In other news, Joaquin is cutting his top two teeth and has been a wild animal the past two days. Coincidence? I think so.

Tuesday, August 15, 2006


We are quickly arriving at the day for Joaquin's transplant. It is a tough decision for us because we've always held out hope for that kidney to work... and like Joaquin jin shin jyistu healer, Kathleen, says: "Hope is one of the hardest things to lose."

It's also a tough decision beacuse Joaquin looks like he's doing so well, granted he is on dialysis. We've always wondered what it would be like to take him off all the meds, the machines, the nasty concoctions that we put down his ng tube. What if all of that is only exacerbating the condition?

My scepticism in the medical institution and the fact that it is common practice to only treat the body, the symptoms; not the root of the problem, the mind, also plays a rather large role in all of my thinking. Because I'm a big believer in the mind/body connection. I believe that many of the dis-eases that we humans deal with can be traced back to a "root" cause - like a traumatic childhood even that was buried deep within the psyche so much so that it manifests itself as a physical condition ailing the body so that the mind must finally acknowledge it and begin dealing with it and healing. Let the healing begin...

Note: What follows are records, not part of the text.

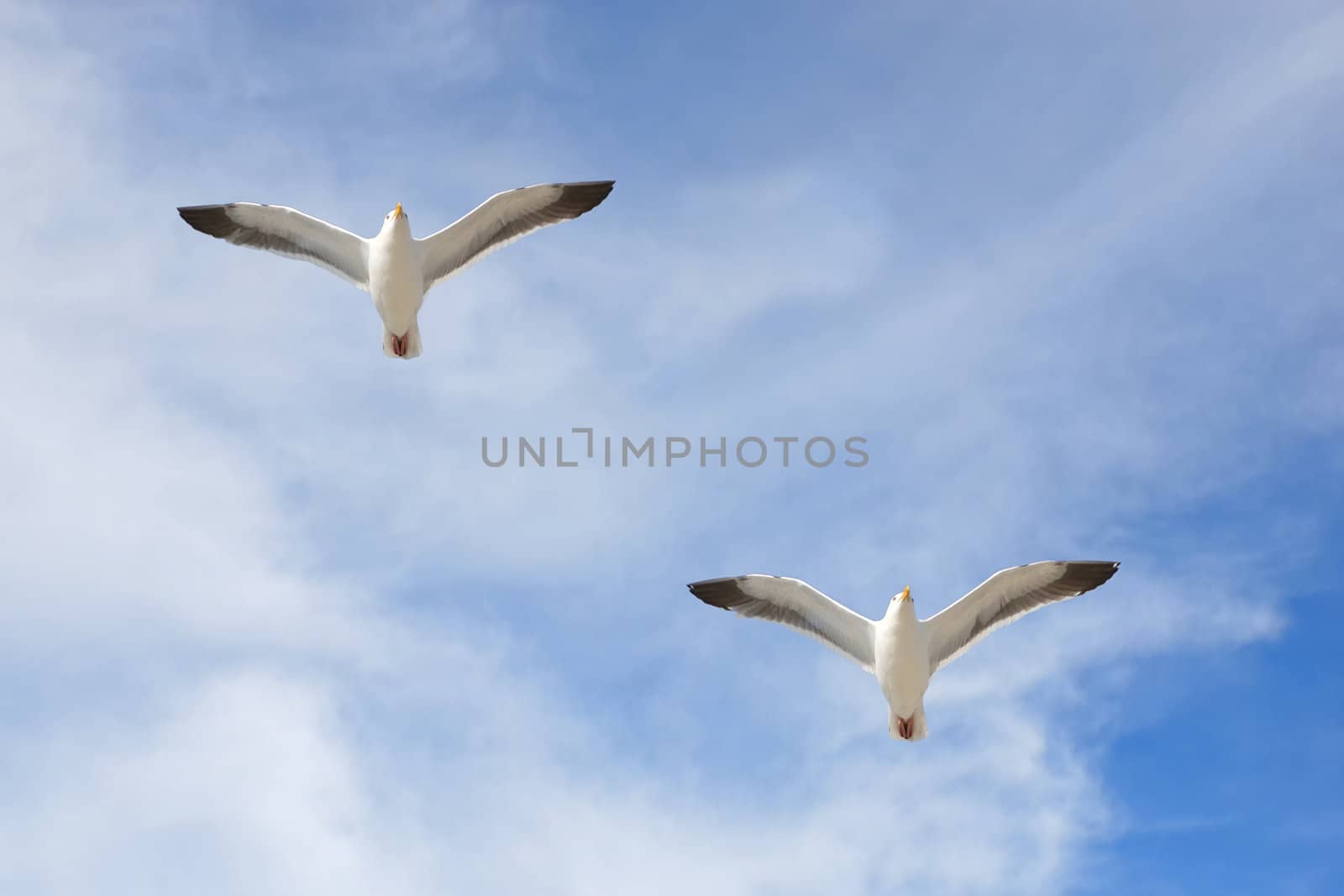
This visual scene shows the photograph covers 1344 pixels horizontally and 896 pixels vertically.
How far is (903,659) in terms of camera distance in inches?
714

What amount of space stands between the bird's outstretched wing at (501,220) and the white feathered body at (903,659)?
23.3ft

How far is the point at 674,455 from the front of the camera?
19.7 meters

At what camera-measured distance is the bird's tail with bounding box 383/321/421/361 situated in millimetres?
19484

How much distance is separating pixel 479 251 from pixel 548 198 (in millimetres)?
1277

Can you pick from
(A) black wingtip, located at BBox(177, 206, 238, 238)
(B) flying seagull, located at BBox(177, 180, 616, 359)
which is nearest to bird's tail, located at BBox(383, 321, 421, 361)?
(B) flying seagull, located at BBox(177, 180, 616, 359)

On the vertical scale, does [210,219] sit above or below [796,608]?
above

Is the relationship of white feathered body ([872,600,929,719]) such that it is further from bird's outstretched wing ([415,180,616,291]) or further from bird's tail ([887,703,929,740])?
bird's outstretched wing ([415,180,616,291])

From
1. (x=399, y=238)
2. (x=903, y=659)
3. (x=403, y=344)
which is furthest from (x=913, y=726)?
(x=399, y=238)

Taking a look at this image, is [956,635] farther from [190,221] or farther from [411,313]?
[190,221]

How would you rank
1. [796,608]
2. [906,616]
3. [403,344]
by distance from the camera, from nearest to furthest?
1. [906,616]
2. [796,608]
3. [403,344]

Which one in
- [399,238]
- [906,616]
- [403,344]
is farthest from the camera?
[403,344]

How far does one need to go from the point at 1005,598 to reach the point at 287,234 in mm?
11291

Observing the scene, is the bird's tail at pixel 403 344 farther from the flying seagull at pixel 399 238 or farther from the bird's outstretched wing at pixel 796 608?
the bird's outstretched wing at pixel 796 608

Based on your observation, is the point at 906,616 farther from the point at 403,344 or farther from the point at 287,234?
the point at 287,234
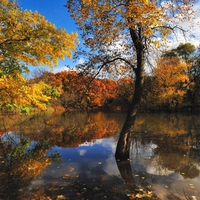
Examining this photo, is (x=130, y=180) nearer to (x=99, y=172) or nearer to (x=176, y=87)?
(x=99, y=172)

And so I've spoken with different healers who deal with the mind/body connection and work with the different energies in the body. What I wanted to hear from them was that they could perform a miracle for us, that they could give him an herbal remedy, a homeopathic cure, anything. Instead what I pretended I didn't hear was that Joaquin's kidney problems are something that started before birth. It's not like he was born with normal kidneys and then his ureters blocked and then his kidneys were damaged... they were damamged from the beginning. Didn't have a chance really. But I believe in miracles and hope is what kept us afloat this past year...

So then I began to realize that the "westernized" medical institution is a blessing in itself. Joaquin would more than likey not be here with out it - and so I give thanks for that. But I would still like to incorporate what I've learn and what I believe in as an important element in healing the body - the mind. And I'm not going to be giving up my homoeopathic, naturopathic, essential oil, herbal concoctions - instead I'm going to pair them together with western medicine. And don't forget about the power of prayer.

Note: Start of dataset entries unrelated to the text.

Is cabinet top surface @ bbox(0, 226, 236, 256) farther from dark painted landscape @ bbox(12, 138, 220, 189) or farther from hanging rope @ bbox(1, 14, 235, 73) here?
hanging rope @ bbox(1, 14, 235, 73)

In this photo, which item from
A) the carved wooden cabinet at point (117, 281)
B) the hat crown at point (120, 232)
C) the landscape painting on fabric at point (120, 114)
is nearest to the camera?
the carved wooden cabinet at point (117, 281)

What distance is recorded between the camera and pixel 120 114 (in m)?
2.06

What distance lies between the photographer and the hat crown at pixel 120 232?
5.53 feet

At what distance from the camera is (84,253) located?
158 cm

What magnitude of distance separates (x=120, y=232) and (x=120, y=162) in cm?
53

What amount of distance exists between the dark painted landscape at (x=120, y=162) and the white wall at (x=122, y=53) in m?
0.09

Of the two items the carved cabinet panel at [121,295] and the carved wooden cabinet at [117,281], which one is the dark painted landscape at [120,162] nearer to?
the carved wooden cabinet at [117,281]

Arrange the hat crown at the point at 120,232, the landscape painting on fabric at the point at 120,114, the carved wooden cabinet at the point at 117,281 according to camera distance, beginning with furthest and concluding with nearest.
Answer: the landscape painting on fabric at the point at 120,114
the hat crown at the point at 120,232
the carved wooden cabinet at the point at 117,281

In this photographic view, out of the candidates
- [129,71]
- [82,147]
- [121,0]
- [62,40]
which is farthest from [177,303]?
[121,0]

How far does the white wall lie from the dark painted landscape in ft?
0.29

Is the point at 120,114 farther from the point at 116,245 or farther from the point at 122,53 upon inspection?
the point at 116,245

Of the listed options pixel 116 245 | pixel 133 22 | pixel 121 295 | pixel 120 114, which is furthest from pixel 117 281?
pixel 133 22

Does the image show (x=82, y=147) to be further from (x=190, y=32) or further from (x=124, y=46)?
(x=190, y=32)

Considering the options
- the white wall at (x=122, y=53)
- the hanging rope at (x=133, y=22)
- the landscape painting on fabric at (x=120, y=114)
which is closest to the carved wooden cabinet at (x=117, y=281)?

It comes down to the fact that we could wait on the transplant and see if in fact his kidneys decide to work. To be honest, I don't think they will and so that is my driving force in going through with the transplant. Joaquin needs and deserves a good kidney. The fact that he's in excellent health only means that the transplant will go that much better. And I need to remain positive in this direction we take because I also happen to believe in the power of positive thinking. Joaquin will be fine. He will be. He just has to be.